That was one hell of a problem-packed post :) I hope you enjoy solving them!

A week without FFT

The Jan 18 - Jan 24 week started with TopCoder SRM 679 on Wednesday (problems, results, top 5 on the left). The hard problem in this round is somewhat weird: the solution is quite straightforward, but somehow a few people, including myself, missed it and tried to squeeze in an incorrect FFT-based solution that obviously times out. It didn't stop tourist, who won the round with an impressive 350+-point margin.

Here's how the problem went: you were given 500 bags, each containing a lot of cards, with each card containing an integer between 1 and 500 (more precisely, you have a 500x500 matrix, describing how many cards contain each integer in each bag). You're also given a set of "good" integers, each between 1 and 1000. For each pair of bags, you need to answer the following question: how many ways are there to pick a card from the first bag and a card from the second bag in such a way that the sum of their numbers is a good number?

The correct solution runs in O(n^3), while the somewhat obvious FFT-based approach is only O(n^3*logn), and thus too slow. Can you see the O(n^3) one?

Facebook Hacker Cup selection continued with Round 2 on Saturday (problems with Facebook login, results with Facebook login, top 5 on the left). This was the first round where the time of submitting one's solutions was taken into account, and thus the first round where the contestants were competing against each other, not just against the problems. Eryx has claimed the first place with a solid margin - congratulations!

The problems were quite technical again, but the hardest problem at least allowed one to simplify the solution using a creative idea. You were given a tree with 1000 nodes, and needed to paint it with 30 colors, with the cost of painting each node with each colors given as a matrix. So far, the solution is very straightforward - just pick the cheapest color for each node. However, there was a small twist: you also paid a given penalty P for each node that has neighbors of the same color. You pay P only once per such node, no matter how many neighbors of the same color does it have. Can you solve this problem in O(N*K4) (N=1000, K=30)? How about O(N*K3)?

Let me also explain the solution to a problem from the previous post: you were given a tree with 100000 vertices, and at most 100000 queries. Each query highlighted some subset of vertices, and to answer a query you needed to compute the minimum number of non-highlighted vertices to remove that would leave all highlighted vertices disconnected, or to report there isn’t a way (in case two highlighted vertices are directly connected with an edge). The total number of highlighted vertices in all queries also doesn’t exceed 100000.
------
■ WHAT THE EXERCISE ASKS:
Write out the blog post from "A week without" through "impressive 350+-point margin.", inclusive, swapping "Wednesday" for "Thursday".

■ ENTRIES SUPPLIED:
------
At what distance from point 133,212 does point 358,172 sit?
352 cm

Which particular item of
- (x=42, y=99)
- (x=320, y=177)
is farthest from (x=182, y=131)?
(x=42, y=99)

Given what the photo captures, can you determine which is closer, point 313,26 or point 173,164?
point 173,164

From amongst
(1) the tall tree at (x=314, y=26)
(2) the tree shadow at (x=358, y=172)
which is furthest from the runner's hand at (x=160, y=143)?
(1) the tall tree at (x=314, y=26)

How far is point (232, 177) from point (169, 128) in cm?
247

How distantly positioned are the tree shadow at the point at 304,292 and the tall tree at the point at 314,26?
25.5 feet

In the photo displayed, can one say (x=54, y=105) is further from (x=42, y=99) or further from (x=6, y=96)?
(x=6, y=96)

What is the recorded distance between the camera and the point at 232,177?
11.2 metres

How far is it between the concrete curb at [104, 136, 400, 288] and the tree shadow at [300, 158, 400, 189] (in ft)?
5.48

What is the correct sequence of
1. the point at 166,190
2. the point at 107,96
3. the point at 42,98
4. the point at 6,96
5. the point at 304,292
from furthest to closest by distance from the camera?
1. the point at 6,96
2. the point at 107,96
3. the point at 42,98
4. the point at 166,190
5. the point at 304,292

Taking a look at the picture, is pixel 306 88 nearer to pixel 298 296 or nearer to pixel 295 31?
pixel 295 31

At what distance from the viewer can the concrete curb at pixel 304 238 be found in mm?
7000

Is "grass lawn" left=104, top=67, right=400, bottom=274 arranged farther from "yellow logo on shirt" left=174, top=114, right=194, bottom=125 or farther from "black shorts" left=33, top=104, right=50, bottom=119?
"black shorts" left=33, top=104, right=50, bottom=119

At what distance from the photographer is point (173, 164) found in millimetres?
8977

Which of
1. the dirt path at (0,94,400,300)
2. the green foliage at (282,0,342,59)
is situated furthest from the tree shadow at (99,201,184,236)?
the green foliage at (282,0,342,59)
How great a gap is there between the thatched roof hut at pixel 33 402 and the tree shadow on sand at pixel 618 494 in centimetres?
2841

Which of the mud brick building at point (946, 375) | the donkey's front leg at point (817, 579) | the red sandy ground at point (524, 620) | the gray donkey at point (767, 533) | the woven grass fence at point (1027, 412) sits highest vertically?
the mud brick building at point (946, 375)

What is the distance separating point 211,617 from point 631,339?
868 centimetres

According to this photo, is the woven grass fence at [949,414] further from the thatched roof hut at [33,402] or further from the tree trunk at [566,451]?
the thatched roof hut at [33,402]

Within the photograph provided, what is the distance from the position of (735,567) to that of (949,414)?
------
■ RESPONSE BELOW:
A week without FFT

The Jan 18 - Jan 24 week started with TopCoder SRM 679 on Thursday (problems, results, top 5 on the left). The hard problem in this round is somewhat weird: the solution is quite straightforward, but somehow a few people, including myself, missed it and tried to squeeze in an incorrect FFT-based solution that obviously times out. It didn't stop tourist, who won the round with an impressive 350+-point margin.